## Given information:
_ _ _

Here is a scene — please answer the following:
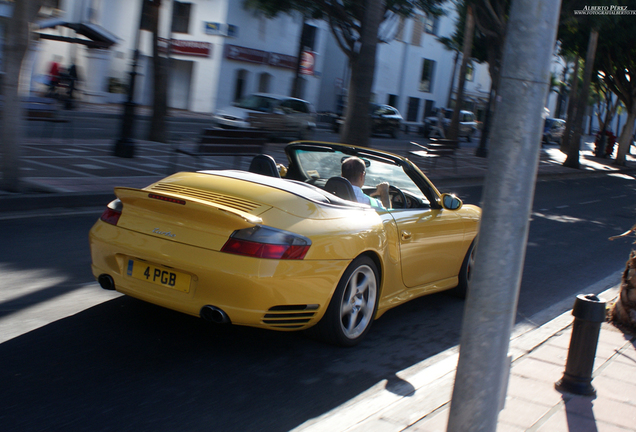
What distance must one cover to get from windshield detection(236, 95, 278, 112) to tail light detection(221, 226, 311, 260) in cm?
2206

_ _ _

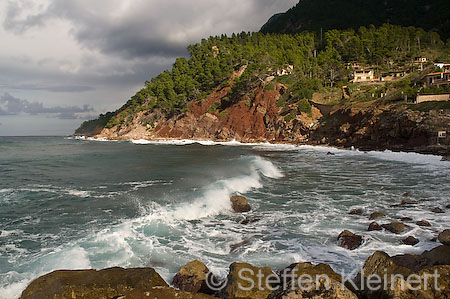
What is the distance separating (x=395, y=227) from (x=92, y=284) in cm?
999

_ _ _

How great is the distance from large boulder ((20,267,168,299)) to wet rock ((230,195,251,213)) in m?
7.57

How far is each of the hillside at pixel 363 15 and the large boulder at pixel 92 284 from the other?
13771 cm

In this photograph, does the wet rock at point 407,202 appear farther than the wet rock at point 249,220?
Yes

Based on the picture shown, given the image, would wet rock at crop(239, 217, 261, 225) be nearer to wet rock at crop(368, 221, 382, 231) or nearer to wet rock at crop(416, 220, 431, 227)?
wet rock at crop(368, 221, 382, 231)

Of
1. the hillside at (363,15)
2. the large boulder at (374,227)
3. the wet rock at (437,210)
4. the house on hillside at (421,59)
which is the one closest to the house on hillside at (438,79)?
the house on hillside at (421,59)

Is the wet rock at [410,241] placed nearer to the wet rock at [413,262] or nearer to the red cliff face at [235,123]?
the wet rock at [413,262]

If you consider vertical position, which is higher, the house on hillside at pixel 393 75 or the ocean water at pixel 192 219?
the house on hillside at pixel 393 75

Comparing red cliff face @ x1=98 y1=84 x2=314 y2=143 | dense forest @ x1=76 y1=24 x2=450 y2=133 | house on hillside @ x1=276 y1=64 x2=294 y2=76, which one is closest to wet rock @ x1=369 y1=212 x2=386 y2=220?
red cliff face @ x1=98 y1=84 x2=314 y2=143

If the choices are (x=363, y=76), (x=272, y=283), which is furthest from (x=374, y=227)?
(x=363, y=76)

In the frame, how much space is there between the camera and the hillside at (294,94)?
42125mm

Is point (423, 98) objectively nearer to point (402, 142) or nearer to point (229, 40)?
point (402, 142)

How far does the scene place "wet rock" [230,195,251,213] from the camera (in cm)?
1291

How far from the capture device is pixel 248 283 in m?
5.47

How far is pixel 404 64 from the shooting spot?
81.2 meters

_ _ _

## Given exercise:
Copy out the listing lines verbatim, starting at the line containing "Comparing red cliff" and ending at the line containing "81.2 meters", both included.

## Right answer:
Comparing red cliff face @ x1=98 y1=84 x2=314 y2=143 | dense forest @ x1=76 y1=24 x2=450 y2=133 | house on hillside @ x1=276 y1=64 x2=294 y2=76, which one is closest to wet rock @ x1=369 y1=212 x2=386 y2=220?
red cliff face @ x1=98 y1=84 x2=314 y2=143

If the choices are (x=363, y=76), (x=272, y=283), which is furthest from (x=374, y=227)?
(x=363, y=76)

In the frame, how much space is there between the camera and the hillside at (294,94)?
42125mm

Is point (423, 98) objectively nearer to point (402, 142) or nearer to point (229, 40)?
point (402, 142)

How far does the scene place "wet rock" [230,195,251,213] from the camera (in cm)?
1291

How far from the capture device is pixel 248 283 in m?
5.47

How far is pixel 404 64 from the shooting spot?
81.2 meters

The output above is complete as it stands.